◆ WORK INSTRUCTION:
Print every entry exactly once more, omitting each picture.

◆ DATA FOR THIS EXERCISE:
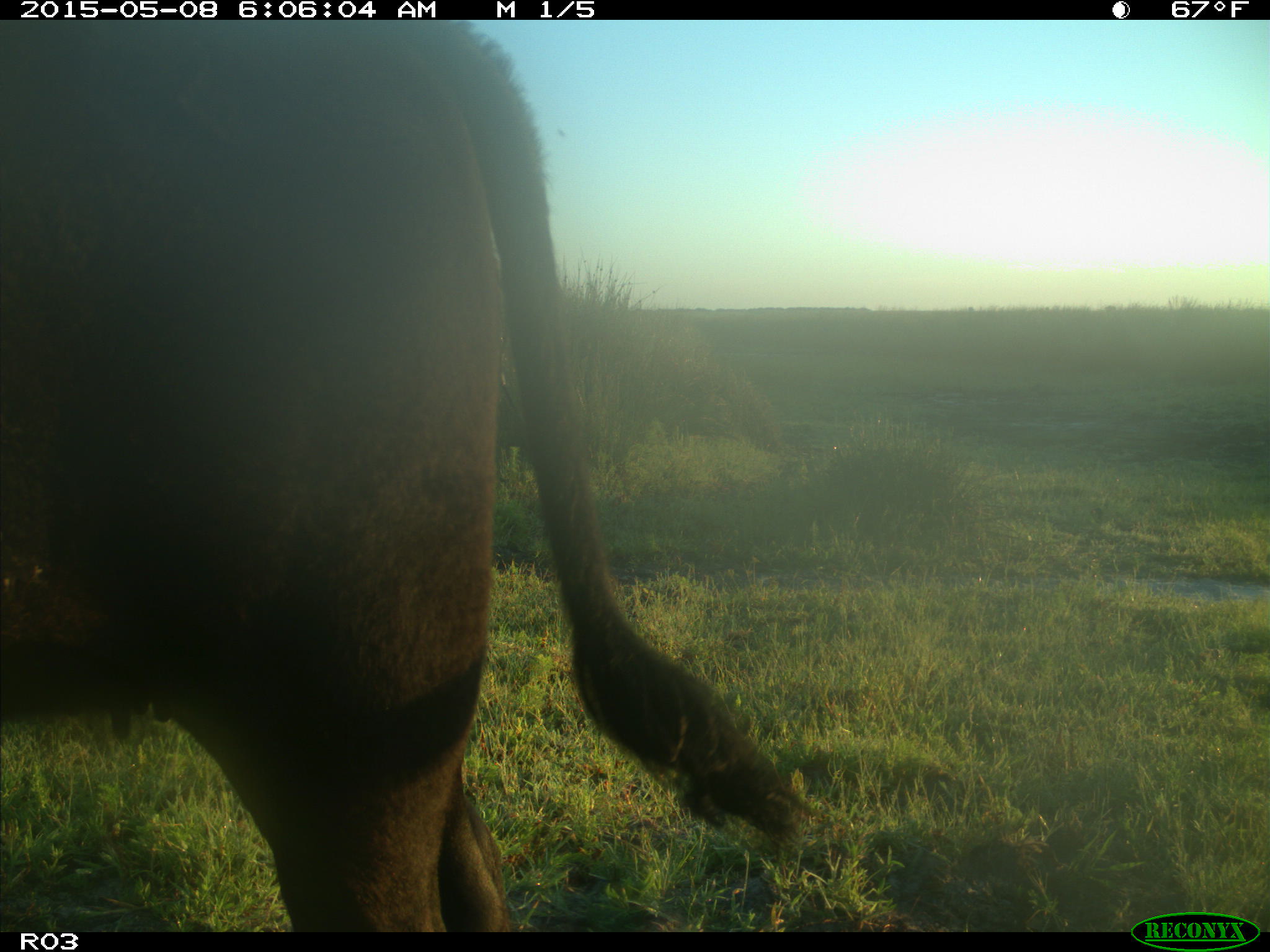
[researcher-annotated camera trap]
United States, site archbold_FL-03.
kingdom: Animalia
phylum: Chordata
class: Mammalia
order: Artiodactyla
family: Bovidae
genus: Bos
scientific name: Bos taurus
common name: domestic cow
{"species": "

◆ TASK SOLUTION:
[researcher-annotated camera trap]
United States, site archbold_FL-03.
kingdom: Animalia
phylum: Chordata
class: Mammalia
order: Artiodactyla
family: Bovidae
genus: Bos
scientific name: Bos taurus
common name: domestic cow
{"species": "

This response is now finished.